針と糸⑪
幼馴染四人を見送った後、程なく侑子たちも帰路についた。
一昨日と同じように侑子はユウキが漕ぐ自転車の荷台に跨り、背中越しに頬をくすぐる風を感じていた。
「賑やかだったでしょ? あの四人」
「とっても楽しかったよ。ありがとうね、ユウキちゃん」
騒がしいけれど楽しく、居心地の良さを感じた一時を回想すると、侑子は自然と思い出すのだった。愛佳と遼、蓮の三人の従兄弟たちと過ごした時間を。
自然と言葉が口をついて出ていた。
「私、歳の近い従兄弟が三人いてね。とっても仲良いんだ。近くに住んでいたから、よく一緒にいたの。一昨日も従兄弟の家に行くつもりだった。出かける前に、制服を着替えようとして……」
皆心配しているだろう。侑子は想像して、すぐに後悔した。楽しい時間を過ごせて充実を感じていた心は、みるみる沈んでいく。

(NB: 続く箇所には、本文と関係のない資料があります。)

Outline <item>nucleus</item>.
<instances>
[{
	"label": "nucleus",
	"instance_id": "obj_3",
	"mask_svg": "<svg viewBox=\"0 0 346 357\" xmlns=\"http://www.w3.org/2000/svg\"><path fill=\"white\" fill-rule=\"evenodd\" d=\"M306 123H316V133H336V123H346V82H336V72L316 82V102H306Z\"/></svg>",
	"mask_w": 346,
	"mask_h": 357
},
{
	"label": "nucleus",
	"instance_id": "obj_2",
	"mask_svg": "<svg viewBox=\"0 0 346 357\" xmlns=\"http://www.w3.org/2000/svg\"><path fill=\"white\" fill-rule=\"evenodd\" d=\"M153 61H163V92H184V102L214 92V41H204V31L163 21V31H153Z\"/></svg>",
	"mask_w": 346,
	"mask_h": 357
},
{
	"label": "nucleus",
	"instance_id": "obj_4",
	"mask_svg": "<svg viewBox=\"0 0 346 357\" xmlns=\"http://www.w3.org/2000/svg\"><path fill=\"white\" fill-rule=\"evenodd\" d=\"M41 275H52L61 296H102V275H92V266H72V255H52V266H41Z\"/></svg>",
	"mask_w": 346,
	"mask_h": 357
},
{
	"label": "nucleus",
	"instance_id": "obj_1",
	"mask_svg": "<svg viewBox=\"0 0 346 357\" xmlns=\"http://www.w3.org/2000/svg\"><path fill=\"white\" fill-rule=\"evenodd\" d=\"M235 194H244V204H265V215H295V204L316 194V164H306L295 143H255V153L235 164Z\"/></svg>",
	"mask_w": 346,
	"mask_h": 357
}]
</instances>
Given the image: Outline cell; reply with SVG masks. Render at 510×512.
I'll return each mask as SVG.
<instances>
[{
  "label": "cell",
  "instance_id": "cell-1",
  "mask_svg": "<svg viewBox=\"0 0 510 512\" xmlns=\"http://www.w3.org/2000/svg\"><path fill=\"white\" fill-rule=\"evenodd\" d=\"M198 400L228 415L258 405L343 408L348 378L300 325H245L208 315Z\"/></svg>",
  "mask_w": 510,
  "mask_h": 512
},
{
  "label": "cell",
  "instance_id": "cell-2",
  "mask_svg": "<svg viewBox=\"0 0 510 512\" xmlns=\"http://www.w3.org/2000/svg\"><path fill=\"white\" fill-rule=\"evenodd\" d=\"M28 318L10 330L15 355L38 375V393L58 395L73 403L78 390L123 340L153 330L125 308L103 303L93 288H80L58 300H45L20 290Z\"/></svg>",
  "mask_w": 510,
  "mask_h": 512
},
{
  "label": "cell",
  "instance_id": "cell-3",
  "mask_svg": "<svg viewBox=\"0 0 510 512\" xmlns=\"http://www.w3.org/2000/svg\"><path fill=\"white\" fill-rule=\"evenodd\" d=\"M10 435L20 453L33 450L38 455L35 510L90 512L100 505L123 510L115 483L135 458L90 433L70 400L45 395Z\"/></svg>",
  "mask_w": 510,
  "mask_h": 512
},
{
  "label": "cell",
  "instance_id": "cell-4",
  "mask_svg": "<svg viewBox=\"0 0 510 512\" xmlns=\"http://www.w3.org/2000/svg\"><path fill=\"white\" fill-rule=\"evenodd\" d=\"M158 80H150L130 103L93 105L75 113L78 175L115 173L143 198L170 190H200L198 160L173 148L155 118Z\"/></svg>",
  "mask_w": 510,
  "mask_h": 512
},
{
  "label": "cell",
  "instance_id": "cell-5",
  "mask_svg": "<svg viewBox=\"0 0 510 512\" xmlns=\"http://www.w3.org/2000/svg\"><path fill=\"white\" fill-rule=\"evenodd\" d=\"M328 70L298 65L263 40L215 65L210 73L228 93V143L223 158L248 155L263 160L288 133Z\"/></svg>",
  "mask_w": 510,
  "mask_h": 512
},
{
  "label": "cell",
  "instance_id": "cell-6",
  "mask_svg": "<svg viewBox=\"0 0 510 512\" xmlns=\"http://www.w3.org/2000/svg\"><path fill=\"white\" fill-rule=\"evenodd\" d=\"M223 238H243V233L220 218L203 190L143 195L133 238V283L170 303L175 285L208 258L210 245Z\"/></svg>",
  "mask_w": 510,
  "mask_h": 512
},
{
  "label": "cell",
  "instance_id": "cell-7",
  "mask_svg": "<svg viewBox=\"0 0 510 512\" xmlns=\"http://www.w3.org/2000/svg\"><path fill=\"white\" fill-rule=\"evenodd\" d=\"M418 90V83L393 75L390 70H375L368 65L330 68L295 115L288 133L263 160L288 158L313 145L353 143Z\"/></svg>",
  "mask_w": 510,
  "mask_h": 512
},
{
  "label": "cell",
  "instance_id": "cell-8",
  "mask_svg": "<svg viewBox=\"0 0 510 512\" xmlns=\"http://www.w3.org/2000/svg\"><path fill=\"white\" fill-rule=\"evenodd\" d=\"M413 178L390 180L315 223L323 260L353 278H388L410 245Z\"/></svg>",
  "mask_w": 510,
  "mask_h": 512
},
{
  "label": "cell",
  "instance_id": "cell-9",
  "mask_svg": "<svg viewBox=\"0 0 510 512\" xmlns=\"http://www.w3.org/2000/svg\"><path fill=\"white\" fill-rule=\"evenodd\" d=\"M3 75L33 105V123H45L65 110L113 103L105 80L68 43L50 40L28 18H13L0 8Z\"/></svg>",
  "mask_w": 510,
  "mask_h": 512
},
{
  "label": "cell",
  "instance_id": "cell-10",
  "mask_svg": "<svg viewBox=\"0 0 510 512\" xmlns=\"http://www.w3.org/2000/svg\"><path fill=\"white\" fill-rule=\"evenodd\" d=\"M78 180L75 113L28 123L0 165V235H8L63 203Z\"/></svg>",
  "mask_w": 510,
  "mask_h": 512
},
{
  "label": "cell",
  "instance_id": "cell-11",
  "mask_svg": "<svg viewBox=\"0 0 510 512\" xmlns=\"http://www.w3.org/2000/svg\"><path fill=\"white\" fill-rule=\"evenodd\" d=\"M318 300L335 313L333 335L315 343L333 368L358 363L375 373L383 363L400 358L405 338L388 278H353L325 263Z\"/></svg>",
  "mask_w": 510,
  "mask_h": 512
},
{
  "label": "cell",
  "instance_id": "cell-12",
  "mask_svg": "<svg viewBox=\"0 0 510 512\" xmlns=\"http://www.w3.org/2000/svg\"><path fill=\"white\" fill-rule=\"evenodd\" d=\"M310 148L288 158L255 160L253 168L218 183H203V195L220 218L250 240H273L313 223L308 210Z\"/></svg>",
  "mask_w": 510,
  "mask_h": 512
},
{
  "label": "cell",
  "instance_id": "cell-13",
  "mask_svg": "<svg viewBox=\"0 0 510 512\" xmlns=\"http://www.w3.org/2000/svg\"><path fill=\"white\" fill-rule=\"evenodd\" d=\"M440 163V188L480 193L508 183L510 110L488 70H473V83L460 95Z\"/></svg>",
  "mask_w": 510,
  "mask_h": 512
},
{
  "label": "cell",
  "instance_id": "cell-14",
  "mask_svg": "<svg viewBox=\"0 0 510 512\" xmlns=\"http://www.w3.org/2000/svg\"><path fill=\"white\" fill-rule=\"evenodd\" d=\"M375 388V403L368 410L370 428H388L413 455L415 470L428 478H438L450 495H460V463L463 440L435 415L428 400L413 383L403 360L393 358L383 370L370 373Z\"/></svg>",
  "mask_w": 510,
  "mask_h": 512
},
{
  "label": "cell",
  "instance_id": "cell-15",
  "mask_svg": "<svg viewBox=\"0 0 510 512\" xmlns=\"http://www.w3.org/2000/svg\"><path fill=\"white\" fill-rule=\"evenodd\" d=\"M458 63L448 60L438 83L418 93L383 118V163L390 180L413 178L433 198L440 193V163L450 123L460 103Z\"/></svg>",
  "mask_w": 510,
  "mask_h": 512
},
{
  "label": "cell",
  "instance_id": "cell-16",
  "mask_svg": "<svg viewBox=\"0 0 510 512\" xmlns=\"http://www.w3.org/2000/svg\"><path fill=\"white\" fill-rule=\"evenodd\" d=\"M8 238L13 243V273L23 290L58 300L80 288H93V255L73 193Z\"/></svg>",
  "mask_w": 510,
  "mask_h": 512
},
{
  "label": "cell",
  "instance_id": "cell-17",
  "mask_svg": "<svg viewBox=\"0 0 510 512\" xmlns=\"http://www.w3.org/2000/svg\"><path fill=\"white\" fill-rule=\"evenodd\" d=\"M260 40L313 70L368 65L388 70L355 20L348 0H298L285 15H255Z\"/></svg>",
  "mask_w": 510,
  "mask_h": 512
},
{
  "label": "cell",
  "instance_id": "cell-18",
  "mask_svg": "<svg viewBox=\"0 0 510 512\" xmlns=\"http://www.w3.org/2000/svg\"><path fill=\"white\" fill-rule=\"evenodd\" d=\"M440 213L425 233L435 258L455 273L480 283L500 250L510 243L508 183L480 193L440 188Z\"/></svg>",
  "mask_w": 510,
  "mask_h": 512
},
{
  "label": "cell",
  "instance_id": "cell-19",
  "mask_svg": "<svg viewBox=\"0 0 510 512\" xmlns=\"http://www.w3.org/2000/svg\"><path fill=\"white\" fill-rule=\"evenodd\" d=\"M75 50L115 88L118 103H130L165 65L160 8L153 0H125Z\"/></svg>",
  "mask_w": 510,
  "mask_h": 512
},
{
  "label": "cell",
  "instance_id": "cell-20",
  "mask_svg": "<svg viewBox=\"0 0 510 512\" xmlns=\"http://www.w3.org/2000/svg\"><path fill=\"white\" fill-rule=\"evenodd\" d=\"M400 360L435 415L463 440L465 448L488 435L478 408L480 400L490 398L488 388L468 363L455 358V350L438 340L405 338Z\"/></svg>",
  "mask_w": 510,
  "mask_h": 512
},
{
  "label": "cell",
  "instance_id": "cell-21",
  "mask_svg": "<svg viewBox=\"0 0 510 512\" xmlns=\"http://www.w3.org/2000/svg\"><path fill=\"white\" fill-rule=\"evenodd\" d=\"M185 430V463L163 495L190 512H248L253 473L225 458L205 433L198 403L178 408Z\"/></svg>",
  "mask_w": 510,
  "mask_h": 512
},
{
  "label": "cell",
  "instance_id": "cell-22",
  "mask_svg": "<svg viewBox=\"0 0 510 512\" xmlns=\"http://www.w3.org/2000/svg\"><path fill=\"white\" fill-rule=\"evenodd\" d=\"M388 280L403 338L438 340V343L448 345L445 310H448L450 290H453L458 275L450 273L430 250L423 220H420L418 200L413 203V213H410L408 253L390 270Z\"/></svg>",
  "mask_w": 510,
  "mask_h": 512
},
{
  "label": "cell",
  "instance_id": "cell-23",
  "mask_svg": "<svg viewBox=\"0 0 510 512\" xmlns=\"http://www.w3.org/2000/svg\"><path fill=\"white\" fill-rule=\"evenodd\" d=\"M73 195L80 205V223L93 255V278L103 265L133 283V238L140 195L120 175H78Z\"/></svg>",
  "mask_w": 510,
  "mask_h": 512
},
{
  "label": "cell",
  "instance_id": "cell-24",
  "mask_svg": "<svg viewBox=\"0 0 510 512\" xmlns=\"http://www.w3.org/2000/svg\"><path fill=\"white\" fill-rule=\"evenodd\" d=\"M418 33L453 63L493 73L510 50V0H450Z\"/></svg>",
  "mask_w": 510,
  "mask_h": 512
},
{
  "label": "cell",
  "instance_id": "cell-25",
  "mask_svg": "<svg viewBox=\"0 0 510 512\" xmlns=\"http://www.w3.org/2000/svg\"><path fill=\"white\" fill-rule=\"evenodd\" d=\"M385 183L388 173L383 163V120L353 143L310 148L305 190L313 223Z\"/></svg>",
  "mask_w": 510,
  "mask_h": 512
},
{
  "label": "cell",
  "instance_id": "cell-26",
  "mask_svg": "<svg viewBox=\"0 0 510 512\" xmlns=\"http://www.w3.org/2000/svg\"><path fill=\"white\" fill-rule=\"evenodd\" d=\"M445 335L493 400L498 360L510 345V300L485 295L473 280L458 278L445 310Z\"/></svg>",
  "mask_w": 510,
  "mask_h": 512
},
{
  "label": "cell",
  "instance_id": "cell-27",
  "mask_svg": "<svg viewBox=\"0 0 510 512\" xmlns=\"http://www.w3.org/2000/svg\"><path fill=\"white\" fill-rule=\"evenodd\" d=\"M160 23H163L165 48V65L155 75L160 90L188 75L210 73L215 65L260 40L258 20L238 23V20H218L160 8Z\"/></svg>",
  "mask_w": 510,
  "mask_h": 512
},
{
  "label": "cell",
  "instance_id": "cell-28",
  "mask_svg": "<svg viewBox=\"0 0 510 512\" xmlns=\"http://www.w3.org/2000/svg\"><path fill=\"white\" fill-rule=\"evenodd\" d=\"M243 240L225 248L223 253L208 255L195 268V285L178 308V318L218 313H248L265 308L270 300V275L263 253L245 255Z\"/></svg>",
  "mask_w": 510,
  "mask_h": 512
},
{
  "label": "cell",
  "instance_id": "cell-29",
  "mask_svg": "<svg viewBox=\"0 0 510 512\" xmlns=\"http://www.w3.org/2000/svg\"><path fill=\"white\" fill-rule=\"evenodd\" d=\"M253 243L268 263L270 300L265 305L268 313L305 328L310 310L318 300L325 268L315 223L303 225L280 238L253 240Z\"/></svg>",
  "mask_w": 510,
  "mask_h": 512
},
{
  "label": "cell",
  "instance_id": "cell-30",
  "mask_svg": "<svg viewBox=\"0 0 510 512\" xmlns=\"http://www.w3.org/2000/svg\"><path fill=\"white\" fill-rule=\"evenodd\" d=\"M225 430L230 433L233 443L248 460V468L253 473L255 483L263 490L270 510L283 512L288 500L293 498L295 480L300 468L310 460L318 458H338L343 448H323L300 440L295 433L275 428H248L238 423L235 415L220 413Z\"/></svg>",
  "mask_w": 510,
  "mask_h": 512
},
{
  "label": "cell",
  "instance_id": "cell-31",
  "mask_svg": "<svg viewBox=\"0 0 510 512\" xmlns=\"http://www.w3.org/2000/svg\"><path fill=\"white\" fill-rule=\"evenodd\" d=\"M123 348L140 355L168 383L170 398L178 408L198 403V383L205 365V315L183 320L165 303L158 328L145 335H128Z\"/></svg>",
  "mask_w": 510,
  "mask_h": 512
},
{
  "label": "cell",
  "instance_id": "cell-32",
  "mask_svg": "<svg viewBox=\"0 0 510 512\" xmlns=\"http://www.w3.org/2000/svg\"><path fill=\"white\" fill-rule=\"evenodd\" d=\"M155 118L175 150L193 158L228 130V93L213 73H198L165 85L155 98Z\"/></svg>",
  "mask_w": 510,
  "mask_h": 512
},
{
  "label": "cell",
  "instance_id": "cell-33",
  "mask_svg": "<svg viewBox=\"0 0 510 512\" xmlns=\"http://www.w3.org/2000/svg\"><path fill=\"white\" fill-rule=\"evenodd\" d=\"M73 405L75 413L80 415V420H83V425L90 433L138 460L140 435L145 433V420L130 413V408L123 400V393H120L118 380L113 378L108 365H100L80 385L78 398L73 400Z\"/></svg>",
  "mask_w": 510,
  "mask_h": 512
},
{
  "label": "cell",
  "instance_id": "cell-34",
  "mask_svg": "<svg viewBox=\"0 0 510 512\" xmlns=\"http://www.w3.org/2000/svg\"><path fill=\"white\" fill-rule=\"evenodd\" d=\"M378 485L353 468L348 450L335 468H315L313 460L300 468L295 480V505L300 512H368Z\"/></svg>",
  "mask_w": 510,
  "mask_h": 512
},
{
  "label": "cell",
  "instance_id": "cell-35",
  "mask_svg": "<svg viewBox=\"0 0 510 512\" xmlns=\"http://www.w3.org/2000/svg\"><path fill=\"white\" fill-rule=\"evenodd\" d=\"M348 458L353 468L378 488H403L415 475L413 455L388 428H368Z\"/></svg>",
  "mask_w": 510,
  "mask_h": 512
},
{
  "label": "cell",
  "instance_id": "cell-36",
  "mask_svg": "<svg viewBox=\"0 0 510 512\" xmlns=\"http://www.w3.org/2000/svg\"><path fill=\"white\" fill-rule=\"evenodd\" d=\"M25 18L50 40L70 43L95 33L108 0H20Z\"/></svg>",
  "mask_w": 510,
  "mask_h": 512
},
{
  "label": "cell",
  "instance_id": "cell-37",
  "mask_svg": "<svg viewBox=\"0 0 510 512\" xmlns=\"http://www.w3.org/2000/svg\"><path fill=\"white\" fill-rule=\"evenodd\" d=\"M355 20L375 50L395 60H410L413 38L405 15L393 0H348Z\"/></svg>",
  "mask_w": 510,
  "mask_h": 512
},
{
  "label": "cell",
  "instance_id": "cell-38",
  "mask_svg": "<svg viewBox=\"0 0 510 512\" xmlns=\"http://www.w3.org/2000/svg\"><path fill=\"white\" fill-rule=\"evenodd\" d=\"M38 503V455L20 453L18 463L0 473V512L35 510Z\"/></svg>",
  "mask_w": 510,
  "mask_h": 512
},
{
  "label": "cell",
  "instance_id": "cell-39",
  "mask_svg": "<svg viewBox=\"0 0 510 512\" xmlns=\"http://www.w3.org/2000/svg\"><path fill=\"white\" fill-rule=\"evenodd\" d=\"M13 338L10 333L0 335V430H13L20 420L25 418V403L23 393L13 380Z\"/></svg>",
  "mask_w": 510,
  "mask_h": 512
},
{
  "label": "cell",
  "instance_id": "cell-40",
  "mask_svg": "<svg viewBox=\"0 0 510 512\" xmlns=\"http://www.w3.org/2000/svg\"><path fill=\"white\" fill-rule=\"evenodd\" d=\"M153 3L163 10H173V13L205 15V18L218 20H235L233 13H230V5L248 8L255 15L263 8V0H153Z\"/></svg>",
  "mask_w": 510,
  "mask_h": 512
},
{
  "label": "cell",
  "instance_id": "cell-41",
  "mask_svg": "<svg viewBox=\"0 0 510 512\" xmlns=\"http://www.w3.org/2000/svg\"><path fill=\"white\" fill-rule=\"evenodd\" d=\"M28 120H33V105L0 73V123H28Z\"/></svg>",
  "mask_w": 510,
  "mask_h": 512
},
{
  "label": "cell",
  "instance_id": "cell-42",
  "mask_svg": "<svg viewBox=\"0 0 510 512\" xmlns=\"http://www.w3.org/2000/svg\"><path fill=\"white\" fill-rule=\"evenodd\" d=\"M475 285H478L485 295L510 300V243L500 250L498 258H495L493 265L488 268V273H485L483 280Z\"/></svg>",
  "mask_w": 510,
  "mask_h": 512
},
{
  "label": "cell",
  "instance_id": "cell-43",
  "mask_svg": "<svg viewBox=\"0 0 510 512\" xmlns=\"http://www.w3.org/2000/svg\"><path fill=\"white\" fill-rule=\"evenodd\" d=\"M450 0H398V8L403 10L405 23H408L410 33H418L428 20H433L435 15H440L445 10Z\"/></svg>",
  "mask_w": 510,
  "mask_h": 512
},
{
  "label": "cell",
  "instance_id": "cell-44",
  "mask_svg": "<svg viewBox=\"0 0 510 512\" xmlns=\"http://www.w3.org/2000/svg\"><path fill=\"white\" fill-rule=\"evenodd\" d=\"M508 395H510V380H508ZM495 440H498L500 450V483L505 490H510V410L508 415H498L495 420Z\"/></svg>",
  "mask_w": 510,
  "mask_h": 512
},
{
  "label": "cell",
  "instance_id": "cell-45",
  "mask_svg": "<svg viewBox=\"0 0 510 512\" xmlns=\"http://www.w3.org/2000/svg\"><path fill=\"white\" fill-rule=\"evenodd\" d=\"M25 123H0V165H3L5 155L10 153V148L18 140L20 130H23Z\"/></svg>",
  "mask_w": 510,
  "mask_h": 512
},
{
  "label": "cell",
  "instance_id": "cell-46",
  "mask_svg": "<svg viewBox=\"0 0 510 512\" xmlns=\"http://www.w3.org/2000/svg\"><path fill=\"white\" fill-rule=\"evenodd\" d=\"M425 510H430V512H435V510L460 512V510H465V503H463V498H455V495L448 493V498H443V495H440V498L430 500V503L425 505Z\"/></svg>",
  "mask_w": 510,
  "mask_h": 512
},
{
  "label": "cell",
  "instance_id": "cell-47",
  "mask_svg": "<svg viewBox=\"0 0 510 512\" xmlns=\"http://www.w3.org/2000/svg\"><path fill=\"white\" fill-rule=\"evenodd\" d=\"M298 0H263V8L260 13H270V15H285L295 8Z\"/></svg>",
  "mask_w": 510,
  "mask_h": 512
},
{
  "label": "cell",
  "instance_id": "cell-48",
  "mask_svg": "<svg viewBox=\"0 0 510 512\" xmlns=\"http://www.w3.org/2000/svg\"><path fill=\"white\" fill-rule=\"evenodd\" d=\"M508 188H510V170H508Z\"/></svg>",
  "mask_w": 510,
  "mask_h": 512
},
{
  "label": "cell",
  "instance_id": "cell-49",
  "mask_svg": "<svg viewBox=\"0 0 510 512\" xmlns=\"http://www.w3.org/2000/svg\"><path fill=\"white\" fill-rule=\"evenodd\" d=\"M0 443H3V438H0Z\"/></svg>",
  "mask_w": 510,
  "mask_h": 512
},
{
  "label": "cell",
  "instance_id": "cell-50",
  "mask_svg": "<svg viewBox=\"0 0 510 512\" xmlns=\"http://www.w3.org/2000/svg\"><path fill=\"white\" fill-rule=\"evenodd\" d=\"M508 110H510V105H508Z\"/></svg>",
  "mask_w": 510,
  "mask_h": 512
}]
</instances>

「ユーコちゃんが着ていた服は、制服だったんだね。向こうの世界の学生は、皆制服を着ているものなのかな」
前方からの質問に、侑子は顔を上げた。意図的に話題を逸してくれたのが分かったが、今はありがたかった。
「私服の学校もあるけど、制服が多いよ。そういえばユウキちゃんたちは、制服じゃないんだね」
四人のユウキの幼馴染たちは、みな服装はバラバラだった。街中で見かけるようなドレスや着物姿でもなかったが、四人の服装に統一された箇所は見当たらなかった。ユウキもTシャツにジーンズ姿の、昨日とほとんど変わりのない服装である。
「こっちじゃ制服を着る学校なんて、一つもないよ。皆自分の好きな服が着られないなんて、嫌がるだろうなあ。学生たちの反乱が起こるかもよ」
冗談なのかどうか定かではないが、本当かも知れない。侑子がそう察するほど、この世界の人々の服装は統一感もなければ、バリエーションが豊かで自由だ。そしてどんなに目立つ服装の人がいたとしても、誰もそれを異常だと感じていない様子なのだった。
「好きな服を着られなければ、魔力も上がらない。魔法も本来の力を発揮できない。服ってとても大事なものだろう」
「じゃあこの世界には制服は一つもないの?」
「そんなことない。警察や軍隊は制服だよ」
「なるほど。警察か。この国には軍隊もあるんだ」
日本語が普通に通じるし、喋り言葉も侑子には違和感がなかったので、まるで日本にいるような感覚もあったが、やはり別の国なのだと思った。
自転車が止まって、侑子たちの会話もそこで終わった。